To be done:
Update the items below by replacing "camera" with "lens" wherever it occurs, leaving everything else untouched.

Recorded information:
** begin **

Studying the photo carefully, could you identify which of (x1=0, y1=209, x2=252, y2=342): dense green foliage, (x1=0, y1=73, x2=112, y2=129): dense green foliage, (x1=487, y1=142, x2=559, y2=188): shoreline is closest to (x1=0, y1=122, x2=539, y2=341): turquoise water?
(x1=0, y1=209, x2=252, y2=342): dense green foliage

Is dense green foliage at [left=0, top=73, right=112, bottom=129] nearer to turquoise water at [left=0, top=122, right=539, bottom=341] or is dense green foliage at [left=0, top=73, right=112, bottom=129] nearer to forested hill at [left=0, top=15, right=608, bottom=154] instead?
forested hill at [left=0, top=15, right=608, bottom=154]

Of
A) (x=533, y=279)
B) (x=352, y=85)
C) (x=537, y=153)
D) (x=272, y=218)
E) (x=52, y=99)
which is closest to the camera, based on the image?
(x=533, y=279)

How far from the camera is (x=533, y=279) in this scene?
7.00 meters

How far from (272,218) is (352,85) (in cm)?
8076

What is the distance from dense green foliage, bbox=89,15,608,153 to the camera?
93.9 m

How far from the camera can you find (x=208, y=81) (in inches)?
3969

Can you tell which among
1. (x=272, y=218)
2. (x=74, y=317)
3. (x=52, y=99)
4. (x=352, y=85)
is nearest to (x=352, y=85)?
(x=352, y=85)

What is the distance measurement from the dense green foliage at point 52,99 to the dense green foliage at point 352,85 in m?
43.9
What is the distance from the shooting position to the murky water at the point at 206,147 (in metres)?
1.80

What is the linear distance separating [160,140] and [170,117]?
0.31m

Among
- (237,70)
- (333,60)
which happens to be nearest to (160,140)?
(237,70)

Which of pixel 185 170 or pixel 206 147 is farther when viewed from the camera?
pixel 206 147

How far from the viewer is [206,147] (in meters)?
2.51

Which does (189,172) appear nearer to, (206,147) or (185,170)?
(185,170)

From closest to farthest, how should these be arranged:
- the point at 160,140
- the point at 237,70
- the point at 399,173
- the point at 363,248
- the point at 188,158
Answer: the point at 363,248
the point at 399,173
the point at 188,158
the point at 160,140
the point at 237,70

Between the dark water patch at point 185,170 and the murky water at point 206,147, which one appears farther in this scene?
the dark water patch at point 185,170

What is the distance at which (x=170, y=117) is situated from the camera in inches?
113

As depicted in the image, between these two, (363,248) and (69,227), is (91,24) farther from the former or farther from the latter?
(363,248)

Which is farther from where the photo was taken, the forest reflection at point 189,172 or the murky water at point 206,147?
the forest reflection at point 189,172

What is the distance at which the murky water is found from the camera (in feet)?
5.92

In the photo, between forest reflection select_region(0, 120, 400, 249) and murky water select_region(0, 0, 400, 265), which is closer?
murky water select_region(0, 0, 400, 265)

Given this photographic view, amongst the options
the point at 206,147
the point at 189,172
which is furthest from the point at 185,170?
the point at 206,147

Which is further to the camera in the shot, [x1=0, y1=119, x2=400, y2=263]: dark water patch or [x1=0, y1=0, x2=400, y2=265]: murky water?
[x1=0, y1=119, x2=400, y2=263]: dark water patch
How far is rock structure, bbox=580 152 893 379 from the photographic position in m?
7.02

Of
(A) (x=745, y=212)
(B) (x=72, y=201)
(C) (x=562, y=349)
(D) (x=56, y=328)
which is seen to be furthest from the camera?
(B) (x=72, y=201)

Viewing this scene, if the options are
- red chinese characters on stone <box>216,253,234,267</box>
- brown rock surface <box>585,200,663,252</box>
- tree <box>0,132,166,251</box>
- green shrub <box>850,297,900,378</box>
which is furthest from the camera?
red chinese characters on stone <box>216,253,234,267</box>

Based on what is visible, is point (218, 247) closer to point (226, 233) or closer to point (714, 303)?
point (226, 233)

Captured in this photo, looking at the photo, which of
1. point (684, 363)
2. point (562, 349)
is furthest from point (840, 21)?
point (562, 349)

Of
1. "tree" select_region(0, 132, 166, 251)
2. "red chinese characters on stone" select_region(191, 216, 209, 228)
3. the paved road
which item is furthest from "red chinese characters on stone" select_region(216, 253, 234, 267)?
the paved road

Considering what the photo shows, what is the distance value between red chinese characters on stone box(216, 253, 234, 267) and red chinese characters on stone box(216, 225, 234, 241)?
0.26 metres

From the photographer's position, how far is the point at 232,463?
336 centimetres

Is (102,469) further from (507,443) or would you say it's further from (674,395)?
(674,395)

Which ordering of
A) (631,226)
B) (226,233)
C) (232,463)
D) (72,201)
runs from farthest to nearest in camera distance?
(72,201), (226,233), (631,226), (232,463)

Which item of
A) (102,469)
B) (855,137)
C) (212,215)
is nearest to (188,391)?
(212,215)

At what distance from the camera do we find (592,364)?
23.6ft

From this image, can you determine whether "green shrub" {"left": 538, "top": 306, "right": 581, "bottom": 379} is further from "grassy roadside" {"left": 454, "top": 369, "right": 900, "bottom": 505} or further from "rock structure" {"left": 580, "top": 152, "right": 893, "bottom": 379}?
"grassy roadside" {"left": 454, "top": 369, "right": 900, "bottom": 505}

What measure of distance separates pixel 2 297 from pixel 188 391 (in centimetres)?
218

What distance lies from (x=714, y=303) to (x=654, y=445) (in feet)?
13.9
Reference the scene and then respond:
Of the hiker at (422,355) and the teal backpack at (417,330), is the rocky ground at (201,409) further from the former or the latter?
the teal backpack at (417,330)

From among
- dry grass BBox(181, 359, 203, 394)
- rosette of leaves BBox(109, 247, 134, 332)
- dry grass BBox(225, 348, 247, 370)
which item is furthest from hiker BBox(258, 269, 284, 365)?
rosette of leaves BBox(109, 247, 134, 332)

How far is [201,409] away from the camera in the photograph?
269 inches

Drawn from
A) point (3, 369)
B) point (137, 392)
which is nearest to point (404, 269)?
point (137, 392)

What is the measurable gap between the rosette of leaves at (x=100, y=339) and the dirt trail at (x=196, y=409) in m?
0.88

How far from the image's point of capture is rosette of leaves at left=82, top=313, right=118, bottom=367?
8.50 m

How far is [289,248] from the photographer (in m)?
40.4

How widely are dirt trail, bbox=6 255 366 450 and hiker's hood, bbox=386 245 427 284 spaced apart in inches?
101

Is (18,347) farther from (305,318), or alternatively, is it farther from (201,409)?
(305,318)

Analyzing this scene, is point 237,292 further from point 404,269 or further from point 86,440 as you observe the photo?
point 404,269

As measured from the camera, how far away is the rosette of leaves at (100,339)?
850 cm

** end **

The response:
Studying the photo carefully, could you identify which of (x1=0, y1=209, x2=252, y2=342): dense green foliage, (x1=0, y1=73, x2=112, y2=129): dense green foliage, (x1=487, y1=142, x2=559, y2=188): shoreline is closest to (x1=0, y1=122, x2=539, y2=341): turquoise water?
(x1=0, y1=209, x2=252, y2=342): dense green foliage

Is dense green foliage at [left=0, top=73, right=112, bottom=129] nearer to turquoise water at [left=0, top=122, right=539, bottom=341] or is dense green foliage at [left=0, top=73, right=112, bottom=129] nearer to forested hill at [left=0, top=15, right=608, bottom=154] instead?
forested hill at [left=0, top=15, right=608, bottom=154]

Of
A) (x=533, y=279)
B) (x=352, y=85)
C) (x=537, y=153)
D) (x=272, y=218)
E) (x=52, y=99)
which is closest to the lens, based on the image?
(x=533, y=279)

How far from the lens is (x=533, y=279) in this scene?
7.00 meters

How far from (272,218) is (352,85) (in cm)?
8076

What is the distance from dense green foliage, bbox=89,15,608,153 to the lens?
93.9 m

How far from the lens can you find (x=208, y=81) (in inches)?
3969

Can you tell which among
1. (x=272, y=218)
2. (x=74, y=317)
3. (x=52, y=99)
4. (x=352, y=85)
is nearest to (x=352, y=85)?
(x=352, y=85)

What is the distance measurement from the dense green foliage at point 52,99 to the dense green foliage at point 352,85 in m?
43.9
What is the distance from the shooting position to the murky water at the point at 206,147 (in metres)?
1.80

What is the linear distance separating [160,140] and [170,117]?
0.31m

Among
- (237,70)
- (333,60)
which happens to be nearest to (160,140)?
(237,70)

Which of pixel 185 170 or pixel 206 147 is farther when viewed from the lens?
pixel 206 147

How far from the viewer is [206,147] (in meters)?
2.51

Which does (189,172) appear nearer to, (206,147) or (185,170)?
(185,170)

From closest to farthest, how should these be arranged:
- the point at 160,140
- the point at 237,70
- the point at 399,173
- the point at 363,248
- the point at 188,158
Answer: the point at 363,248
the point at 399,173
the point at 188,158
the point at 160,140
the point at 237,70

Between the dark water patch at point 185,170 and the murky water at point 206,147, which one appears farther in this scene?
the dark water patch at point 185,170

What is the distance at which (x=170, y=117) is situated from the lens in inches?
113

As depicted in the image, between these two, (363,248) and (69,227), is (91,24) farther from the former or farther from the latter?
(363,248)

Which is farther from where the photo was taken, the forest reflection at point 189,172 or the murky water at point 206,147?
the forest reflection at point 189,172

What is the distance at which the murky water is found from the lens (in feet)?
5.92

In the photo, between forest reflection select_region(0, 120, 400, 249) and murky water select_region(0, 0, 400, 265), which is closer?
murky water select_region(0, 0, 400, 265)

Given this photographic view, amongst the options
the point at 206,147
the point at 189,172
which is furthest from the point at 185,170?
the point at 206,147

Which is further to the lens in the shot, [x1=0, y1=119, x2=400, y2=263]: dark water patch or [x1=0, y1=0, x2=400, y2=265]: murky water?
[x1=0, y1=119, x2=400, y2=263]: dark water patch
How far is rock structure, bbox=580 152 893 379 from the photographic position in m?
7.02

Of
(A) (x=745, y=212)
(B) (x=72, y=201)
(C) (x=562, y=349)
(D) (x=56, y=328)
which is seen to be furthest from the lens?
(B) (x=72, y=201)

Viewing this scene, if the options are
- red chinese characters on stone <box>216,253,234,267</box>
- brown rock surface <box>585,200,663,252</box>
- tree <box>0,132,166,251</box>
- green shrub <box>850,297,900,378</box>
which is furthest from the lens?
red chinese characters on stone <box>216,253,234,267</box>

Based on what is visible, is point (218, 247) closer to point (226, 233) or closer to point (714, 303)?
point (226, 233)

Captured in this photo, looking at the photo, which of
1. point (684, 363)
2. point (562, 349)
is furthest from point (840, 21)?
point (562, 349)

Of
1. "tree" select_region(0, 132, 166, 251)
2. "red chinese characters on stone" select_region(191, 216, 209, 228)
3. the paved road
which item is furthest from "red chinese characters on stone" select_region(216, 253, 234, 267)?
the paved road

Considering what the photo shows, what is the distance value between red chinese characters on stone box(216, 253, 234, 267) and red chinese characters on stone box(216, 225, 234, 241)?
0.26 metres

From the photographer's position, how far is the point at 232,463?
336 centimetres

Is (102,469) further from (507,443) or would you say it's further from (674,395)?
(674,395)

Which ordering of
A) (631,226)
B) (226,233)
C) (232,463)
D) (72,201)
runs from farthest to nearest in lens distance?
(72,201), (226,233), (631,226), (232,463)

Which item of
A) (102,469)
B) (855,137)
C) (212,215)
is nearest to (188,391)?
(212,215)

At what distance from the lens do we find (592,364)?
23.6ft

From this image, can you determine whether "green shrub" {"left": 538, "top": 306, "right": 581, "bottom": 379} is further from "grassy roadside" {"left": 454, "top": 369, "right": 900, "bottom": 505} or further from "rock structure" {"left": 580, "top": 152, "right": 893, "bottom": 379}?
"grassy roadside" {"left": 454, "top": 369, "right": 900, "bottom": 505}

What measure of distance separates pixel 2 297 from pixel 188 391 (in centimetres)?
218

What distance lies from (x=714, y=303) to (x=654, y=445) (in feet)?
13.9
Reference the scene and then respond:
Of the hiker at (422,355) and the teal backpack at (417,330), is the rocky ground at (201,409) further from the former or the latter?
the teal backpack at (417,330)

From among
- dry grass BBox(181, 359, 203, 394)
- rosette of leaves BBox(109, 247, 134, 332)
- dry grass BBox(225, 348, 247, 370)
which item is furthest from hiker BBox(258, 269, 284, 365)?
rosette of leaves BBox(109, 247, 134, 332)

How far is [201,409] away from the lens in the photograph?
269 inches

Drawn from
A) point (3, 369)
B) point (137, 392)
which is nearest to point (404, 269)?
point (137, 392)

What is the measurable gap between the rosette of leaves at (x=100, y=339) and the dirt trail at (x=196, y=409) in m?
0.88

How far from the image's point of capture is rosette of leaves at left=82, top=313, right=118, bottom=367?
8.50 m

How far is [289,248] from the photographer (in m)?
40.4

How widely are dirt trail, bbox=6 255 366 450 and hiker's hood, bbox=386 245 427 284 spaced apart in inches?
101

Is (18,347) farther from (305,318), or alternatively, is it farther from (201,409)?
(305,318)

Analyzing this scene, is point 237,292 further from point 404,269 or further from point 86,440 as you observe the photo?
point 404,269

As measured from the lens, how far away is the rosette of leaves at (100,339)?
850 cm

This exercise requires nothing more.